▶ _REQUIRED TASK_
Format the material as a JSON list of strings, one string per line with blank lines omitted, starting at the line containing "Which one is farthest from pixel 304 255 of" and continuing through the last line of the material. Include no other lines.

▶ _DATA ENTRIES_
^^^^^^^^

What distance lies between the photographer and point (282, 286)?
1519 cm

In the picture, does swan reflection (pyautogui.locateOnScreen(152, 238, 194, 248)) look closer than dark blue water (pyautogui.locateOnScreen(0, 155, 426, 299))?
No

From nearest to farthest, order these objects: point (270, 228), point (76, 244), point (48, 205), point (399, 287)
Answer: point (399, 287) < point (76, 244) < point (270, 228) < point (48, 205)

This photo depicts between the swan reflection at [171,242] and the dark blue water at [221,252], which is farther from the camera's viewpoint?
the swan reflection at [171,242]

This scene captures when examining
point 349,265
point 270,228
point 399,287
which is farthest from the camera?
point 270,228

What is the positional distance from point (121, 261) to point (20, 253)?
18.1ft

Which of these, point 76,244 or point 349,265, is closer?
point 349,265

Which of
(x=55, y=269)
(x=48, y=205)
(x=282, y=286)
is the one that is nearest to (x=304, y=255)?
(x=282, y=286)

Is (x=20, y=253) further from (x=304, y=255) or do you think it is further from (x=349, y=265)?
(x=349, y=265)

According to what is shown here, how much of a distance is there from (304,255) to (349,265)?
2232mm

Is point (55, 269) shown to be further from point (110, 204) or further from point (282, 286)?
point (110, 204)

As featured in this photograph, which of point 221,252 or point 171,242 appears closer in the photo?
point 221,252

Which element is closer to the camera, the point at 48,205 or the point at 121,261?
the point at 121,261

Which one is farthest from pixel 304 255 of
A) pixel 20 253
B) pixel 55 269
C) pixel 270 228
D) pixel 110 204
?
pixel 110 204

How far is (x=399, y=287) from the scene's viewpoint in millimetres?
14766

^^^^^^^^

▶ _WRITTEN ANSWER_
[
  "Which one is farthest from pixel 304 255 of",
  "A) pixel 20 253",
  "B) pixel 55 269",
  "C) pixel 270 228",
  "D) pixel 110 204",
  "?",
  "pixel 110 204",
  "How far is (x=399, y=287) from the scene's viewpoint in millimetres?",
  "14766"
]